| Task to complete |
Count how many lines of the material below contain the string "bottom", where case counts, and reply with that number alone.

| Record excerpts |
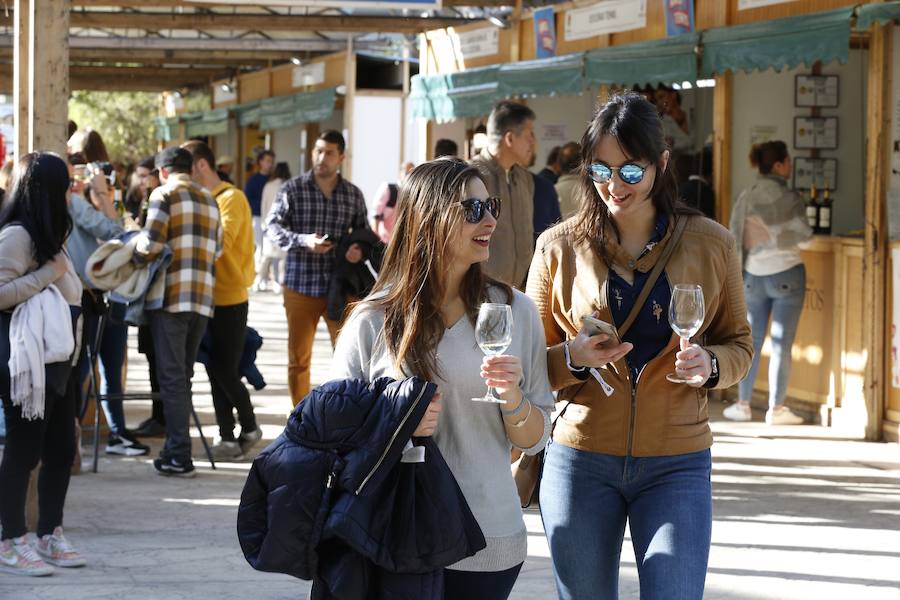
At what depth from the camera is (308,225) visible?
9.08 metres

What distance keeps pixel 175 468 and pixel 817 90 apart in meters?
6.09

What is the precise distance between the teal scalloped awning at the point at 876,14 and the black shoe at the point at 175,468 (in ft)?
15.7

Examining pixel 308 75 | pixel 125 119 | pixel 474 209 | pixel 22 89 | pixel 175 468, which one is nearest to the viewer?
pixel 474 209

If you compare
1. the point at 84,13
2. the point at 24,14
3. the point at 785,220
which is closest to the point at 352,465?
the point at 24,14

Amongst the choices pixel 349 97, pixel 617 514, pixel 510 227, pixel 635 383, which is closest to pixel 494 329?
pixel 635 383

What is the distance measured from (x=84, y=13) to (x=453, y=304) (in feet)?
57.5

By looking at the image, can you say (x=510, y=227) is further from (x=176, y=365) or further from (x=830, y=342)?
(x=830, y=342)

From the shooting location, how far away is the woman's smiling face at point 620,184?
3605 millimetres

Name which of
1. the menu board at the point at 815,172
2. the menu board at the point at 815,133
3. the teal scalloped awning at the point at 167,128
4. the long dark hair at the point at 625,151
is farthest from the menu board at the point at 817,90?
the teal scalloped awning at the point at 167,128

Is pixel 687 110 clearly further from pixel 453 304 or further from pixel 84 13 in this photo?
pixel 453 304

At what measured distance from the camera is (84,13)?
779 inches

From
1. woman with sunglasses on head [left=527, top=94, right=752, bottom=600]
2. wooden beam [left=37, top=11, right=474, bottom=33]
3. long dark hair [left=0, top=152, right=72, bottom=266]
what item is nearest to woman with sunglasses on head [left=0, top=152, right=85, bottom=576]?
long dark hair [left=0, top=152, right=72, bottom=266]

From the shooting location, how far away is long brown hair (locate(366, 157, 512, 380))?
3324 millimetres

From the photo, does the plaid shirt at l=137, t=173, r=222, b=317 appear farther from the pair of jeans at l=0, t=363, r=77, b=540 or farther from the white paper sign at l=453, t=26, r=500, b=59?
the white paper sign at l=453, t=26, r=500, b=59
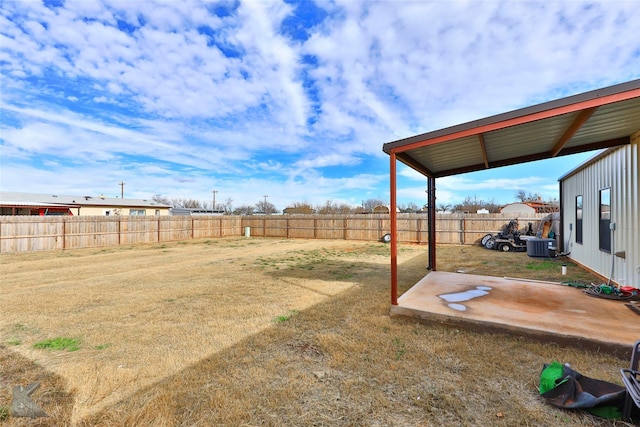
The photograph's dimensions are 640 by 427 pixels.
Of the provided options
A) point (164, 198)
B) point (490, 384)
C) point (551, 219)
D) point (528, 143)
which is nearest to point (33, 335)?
point (490, 384)

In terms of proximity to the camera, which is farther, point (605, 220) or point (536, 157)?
point (605, 220)

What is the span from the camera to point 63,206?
21.9 meters

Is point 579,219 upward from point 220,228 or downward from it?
upward

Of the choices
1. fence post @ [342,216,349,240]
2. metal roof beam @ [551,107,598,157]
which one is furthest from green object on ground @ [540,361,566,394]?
fence post @ [342,216,349,240]

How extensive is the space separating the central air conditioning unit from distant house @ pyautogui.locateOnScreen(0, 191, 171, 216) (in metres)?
27.8

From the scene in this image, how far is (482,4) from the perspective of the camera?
5789 millimetres

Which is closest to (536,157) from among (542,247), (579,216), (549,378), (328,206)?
(579,216)

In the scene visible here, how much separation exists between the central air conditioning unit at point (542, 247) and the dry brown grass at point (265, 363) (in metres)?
7.35

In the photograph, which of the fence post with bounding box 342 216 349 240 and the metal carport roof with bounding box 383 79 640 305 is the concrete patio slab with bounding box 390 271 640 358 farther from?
the fence post with bounding box 342 216 349 240

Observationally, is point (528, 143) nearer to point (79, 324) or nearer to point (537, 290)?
point (537, 290)

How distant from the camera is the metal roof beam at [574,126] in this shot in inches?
127

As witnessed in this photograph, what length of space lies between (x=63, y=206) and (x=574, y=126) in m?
29.5

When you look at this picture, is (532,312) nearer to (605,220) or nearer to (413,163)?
(413,163)

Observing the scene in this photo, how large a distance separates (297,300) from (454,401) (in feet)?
10.2
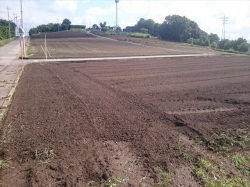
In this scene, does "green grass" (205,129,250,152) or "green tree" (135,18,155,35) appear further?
"green tree" (135,18,155,35)

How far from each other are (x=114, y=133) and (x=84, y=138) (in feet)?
2.85

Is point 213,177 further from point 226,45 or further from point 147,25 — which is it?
point 147,25

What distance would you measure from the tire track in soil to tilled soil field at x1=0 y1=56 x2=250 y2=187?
2 cm

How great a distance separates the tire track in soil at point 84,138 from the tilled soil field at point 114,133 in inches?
0.8

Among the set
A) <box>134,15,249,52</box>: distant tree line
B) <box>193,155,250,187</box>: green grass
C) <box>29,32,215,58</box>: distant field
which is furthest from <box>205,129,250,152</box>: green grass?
<box>134,15,249,52</box>: distant tree line

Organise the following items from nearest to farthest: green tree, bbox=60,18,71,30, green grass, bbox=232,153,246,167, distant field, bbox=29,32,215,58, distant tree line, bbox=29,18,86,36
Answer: green grass, bbox=232,153,246,167 < distant field, bbox=29,32,215,58 < distant tree line, bbox=29,18,86,36 < green tree, bbox=60,18,71,30

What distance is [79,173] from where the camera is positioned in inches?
193

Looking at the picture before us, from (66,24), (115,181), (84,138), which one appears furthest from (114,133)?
(66,24)

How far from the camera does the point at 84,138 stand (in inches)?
253

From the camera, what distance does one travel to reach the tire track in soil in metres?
4.93

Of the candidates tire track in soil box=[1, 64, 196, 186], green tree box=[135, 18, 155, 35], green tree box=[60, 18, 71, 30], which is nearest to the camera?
tire track in soil box=[1, 64, 196, 186]

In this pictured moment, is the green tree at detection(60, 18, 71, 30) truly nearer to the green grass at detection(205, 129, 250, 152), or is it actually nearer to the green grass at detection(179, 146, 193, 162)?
the green grass at detection(205, 129, 250, 152)

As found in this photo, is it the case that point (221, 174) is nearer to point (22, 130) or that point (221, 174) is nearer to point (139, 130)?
point (139, 130)

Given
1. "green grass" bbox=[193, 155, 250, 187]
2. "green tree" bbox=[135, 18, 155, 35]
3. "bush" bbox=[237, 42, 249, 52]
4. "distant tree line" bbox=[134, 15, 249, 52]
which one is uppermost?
"green tree" bbox=[135, 18, 155, 35]
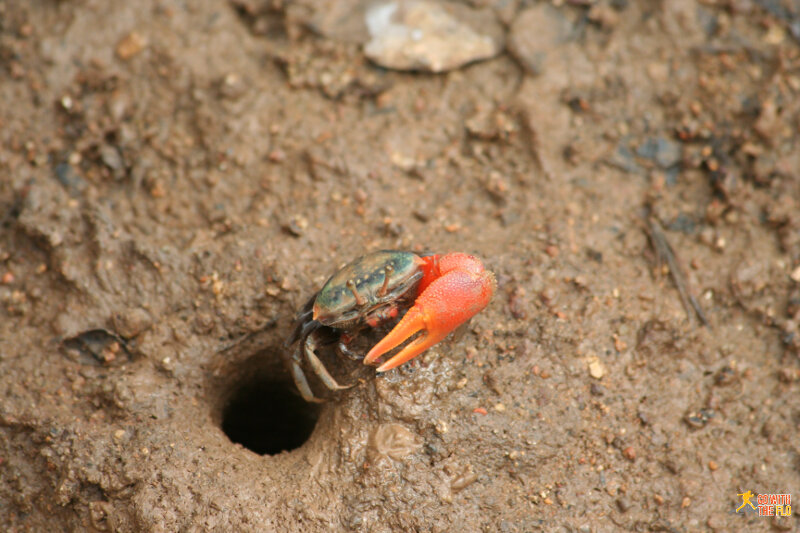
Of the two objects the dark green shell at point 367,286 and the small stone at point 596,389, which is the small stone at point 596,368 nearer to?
the small stone at point 596,389

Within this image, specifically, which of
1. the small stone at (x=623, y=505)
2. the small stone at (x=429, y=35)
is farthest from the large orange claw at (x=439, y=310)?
the small stone at (x=429, y=35)

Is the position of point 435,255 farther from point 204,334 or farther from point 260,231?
point 204,334

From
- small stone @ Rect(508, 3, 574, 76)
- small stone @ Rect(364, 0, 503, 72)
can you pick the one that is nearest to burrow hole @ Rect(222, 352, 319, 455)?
small stone @ Rect(364, 0, 503, 72)

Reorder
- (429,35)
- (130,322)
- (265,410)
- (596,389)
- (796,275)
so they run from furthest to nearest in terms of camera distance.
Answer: (265,410) < (429,35) < (796,275) < (130,322) < (596,389)

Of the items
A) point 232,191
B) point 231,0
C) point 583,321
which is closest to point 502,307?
point 583,321

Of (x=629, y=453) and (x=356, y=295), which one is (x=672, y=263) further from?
(x=356, y=295)

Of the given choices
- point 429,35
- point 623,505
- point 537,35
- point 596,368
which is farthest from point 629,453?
point 429,35
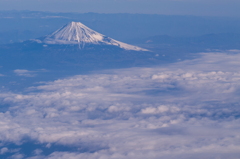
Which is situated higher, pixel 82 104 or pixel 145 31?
pixel 145 31

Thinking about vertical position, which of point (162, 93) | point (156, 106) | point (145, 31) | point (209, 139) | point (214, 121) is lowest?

| Written answer |
5